(Stored data)
▬▬▬▬▬▬

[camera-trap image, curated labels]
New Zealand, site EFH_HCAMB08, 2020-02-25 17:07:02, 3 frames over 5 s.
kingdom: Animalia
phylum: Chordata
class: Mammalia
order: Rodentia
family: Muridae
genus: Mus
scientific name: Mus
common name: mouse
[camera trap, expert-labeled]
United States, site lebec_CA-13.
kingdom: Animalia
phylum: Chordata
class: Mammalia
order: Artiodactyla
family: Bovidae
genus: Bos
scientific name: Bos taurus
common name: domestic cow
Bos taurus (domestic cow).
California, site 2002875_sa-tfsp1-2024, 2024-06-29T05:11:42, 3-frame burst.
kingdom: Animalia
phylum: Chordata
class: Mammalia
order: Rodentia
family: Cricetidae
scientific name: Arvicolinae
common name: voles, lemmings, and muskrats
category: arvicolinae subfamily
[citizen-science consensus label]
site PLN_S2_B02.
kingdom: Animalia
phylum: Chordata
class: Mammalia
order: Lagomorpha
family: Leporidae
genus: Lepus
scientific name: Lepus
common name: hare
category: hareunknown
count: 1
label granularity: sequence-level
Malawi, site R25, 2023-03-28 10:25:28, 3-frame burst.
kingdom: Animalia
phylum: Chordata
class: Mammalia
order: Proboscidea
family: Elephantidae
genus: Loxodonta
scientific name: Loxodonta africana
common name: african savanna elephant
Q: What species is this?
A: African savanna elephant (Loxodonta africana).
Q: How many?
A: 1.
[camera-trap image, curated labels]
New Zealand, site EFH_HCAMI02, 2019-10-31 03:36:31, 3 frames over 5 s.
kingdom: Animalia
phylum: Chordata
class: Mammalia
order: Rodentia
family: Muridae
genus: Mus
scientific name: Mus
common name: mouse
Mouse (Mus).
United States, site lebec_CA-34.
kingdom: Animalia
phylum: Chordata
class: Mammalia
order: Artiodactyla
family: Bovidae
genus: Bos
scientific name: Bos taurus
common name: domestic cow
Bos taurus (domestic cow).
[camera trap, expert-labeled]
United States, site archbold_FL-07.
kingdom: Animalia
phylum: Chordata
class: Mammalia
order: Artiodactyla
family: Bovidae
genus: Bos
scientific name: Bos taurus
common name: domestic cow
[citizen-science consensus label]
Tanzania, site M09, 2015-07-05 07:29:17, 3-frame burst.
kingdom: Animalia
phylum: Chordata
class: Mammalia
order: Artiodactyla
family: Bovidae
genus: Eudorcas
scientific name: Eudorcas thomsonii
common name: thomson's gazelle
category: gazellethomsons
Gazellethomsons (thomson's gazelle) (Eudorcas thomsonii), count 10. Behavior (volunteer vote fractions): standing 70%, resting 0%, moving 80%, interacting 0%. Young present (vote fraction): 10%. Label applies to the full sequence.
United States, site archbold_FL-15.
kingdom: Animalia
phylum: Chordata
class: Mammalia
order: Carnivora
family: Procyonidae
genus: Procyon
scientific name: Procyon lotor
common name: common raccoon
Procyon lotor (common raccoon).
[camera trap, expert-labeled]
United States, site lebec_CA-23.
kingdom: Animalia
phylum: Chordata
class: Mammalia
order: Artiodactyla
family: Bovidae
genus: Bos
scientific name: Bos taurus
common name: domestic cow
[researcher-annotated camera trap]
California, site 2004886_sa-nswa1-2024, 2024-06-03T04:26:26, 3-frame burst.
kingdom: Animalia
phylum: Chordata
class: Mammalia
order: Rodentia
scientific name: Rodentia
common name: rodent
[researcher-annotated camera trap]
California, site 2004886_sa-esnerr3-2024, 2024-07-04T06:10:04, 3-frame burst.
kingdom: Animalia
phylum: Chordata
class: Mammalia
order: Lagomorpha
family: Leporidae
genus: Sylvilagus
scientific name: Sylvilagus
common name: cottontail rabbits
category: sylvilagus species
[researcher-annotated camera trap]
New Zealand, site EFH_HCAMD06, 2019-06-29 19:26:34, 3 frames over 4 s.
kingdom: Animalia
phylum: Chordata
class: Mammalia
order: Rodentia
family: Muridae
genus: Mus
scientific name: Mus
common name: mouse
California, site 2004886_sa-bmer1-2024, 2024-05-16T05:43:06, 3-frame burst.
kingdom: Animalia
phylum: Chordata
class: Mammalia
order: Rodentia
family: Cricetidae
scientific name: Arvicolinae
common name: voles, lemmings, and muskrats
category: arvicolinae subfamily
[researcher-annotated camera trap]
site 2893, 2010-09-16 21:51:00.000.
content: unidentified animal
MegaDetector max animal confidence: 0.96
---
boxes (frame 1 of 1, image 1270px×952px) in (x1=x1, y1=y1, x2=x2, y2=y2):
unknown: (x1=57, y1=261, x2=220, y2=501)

▬▬▬▬▬▬

§ **Task prompt**: Give the data again, unchanged in every line.

§ **Task result**:
[camera-trap image, curated labels]
New Zealand, site EFH_HCAMB08, 2020-02-25 17:07:02, 3 frames over 5 s.
kingdom: Animalia
phylum: Chordata
class: Mammalia
order: Rodentia
family: Muridae
genus: Mus
scientific name: Mus
common name: mouse
[camera trap, expert-labeled]
United States, site lebec_CA-13.
kingdom: Animalia
phylum: Chordata
class: Mammalia
order: Artiodactyla
family: Bovidae
genus: Bos
scientific name: Bos taurus
common name: domestic cow
Bos taurus (domestic cow).
California, site 2002875_sa-tfsp1-2024, 2024-06-29T05:11:42, 3-frame burst.
kingdom: Animalia
phylum: Chordata
class: Mammalia
order: Rodentia
family: Cricetidae
scientific name: Arvicolinae
common name: voles, lemmings, and muskrats
category: arvicolinae subfamily
[citizen-science consensus label]
site PLN_S2_B02.
kingdom: Animalia
phylum: Chordata
class: Mammalia
order: Lagomorpha
family: Leporidae
genus: Lepus
scientific name: Lepus
common name: hare
category: hareunknown
count: 1
label granularity: sequence-level
Malawi, site R25, 2023-03-28 10:25:28, 3-frame burst.
kingdom: Animalia
phylum: Chordata
class: Mammalia
order: Proboscidea
family: Elephantidae
genus: Loxodonta
scientific name: Loxodonta africana
common name: african savanna elephant
Q: What species is this?
A: African savanna elephant (Loxodonta africana).
Q: How many?
A: 1.
[camera-trap image, curated labels]
New Zealand, site EFH_HCAMI02, 2019-10-31 03:36:31, 3 frames over 5 s.
kingdom: Animalia
phylum: Chordata
class: Mammalia
order: Rodentia
family: Muridae
genus: Mus
scientific name: Mus
common name: mouse
Mouse (Mus).
United States, site lebec_CA-34.
kingdom: Animalia
phylum: Chordata
class: Mammalia
order: Artiodactyla
family: Bovidae
genus: Bos
scientific name: Bos taurus
common name: domestic cow
Bos taurus (domestic cow).
[camera trap, expert-labeled]
United States, site archbold_FL-07.
kingdom: Animalia
phylum: Chordata
class: Mammalia
order: Artiodactyla
family: Bovidae
genus: Bos
scientific name: Bos taurus
common name: domestic cow
[citizen-science consensus label]
Tanzania, site M09, 2015-07-05 07:29:17, 3-frame burst.
kingdom: Animalia
phylum: Chordata
class: Mammalia
order: Artiodactyla
family: Bovidae
genus: Eudorcas
scientific name: Eudorcas thomsonii
common name: thomson's gazelle
category: gazellethomsons
Gazellethomsons (thomson's gazelle) (Eudorcas thomsonii), count 10. Behavior (volunteer vote fractions): standing 70%, resting 0%, moving 80%, interacting 0%. Young present (vote fraction): 10%. Label applies to the full sequence.
United States, site archbold_FL-15.
kingdom: Animalia
phylum: Chordata
class: Mammalia
order: Carnivora
family: Procyonidae
genus: Procyon
scientific name: Procyon lotor
common name: common raccoon
Procyon lotor (common raccoon).
[camera trap, expert-labeled]
United States, site lebec_CA-23.
kingdom: Animalia
phylum: Chordata
class: Mammalia
order: Artiodactyla
family: Bovidae
genus: Bos
scientific name: Bos taurus
common name: domestic cow
[researcher-annotated camera trap]
California, site 2004886_sa-nswa1-2024, 2024-06-03T04:26:26, 3-frame burst.
kingdom: Animalia
phylum: Chordata
class: Mammalia
order: Rodentia
scientific name: Rodentia
common name: rodent
[researcher-annotated camera trap]
California, site 2004886_sa-esnerr3-2024, 2024-07-04T06:10:04, 3-frame burst.
kingdom: Animalia
phylum: Chordata
class: Mammalia
order: Lagomorpha
family: Leporidae
genus: Sylvilagus
scientific name: Sylvilagus
common name: cottontail rabbits
category: sylvilagus species
[researcher-annotated camera trap]
New Zealand, site EFH_HCAMD06, 2019-06-29 19:26:34, 3 frames over 4 s.
kingdom: Animalia
phylum: Chordata
class: Mammalia
order: Rodentia
family: Muridae
genus: Mus
scientific name: Mus
common name: mouse
California, site 2004886_sa-bmer1-2024, 2024-05-16T05:43:06, 3-frame burst.
kingdom: Animalia
phylum: Chordata
class: Mammalia
order: Rodentia
family: Cricetidae
scientific name: Arvicolinae
common name: voles, lemmings, and muskrats
category: arvicolinae subfamily
[researcher-annotated camera trap]
site 2893, 2010-09-16 21:51:00.000.
content: unidentified animal
MegaDetector max animal confidence: 0.96
---
boxes (frame 1 of 1, image 1270px×952px) in (x1=x1, y1=y1, x2=x2, y2=y2):
unknown: (x1=57, y1=261, x2=220, y2=501)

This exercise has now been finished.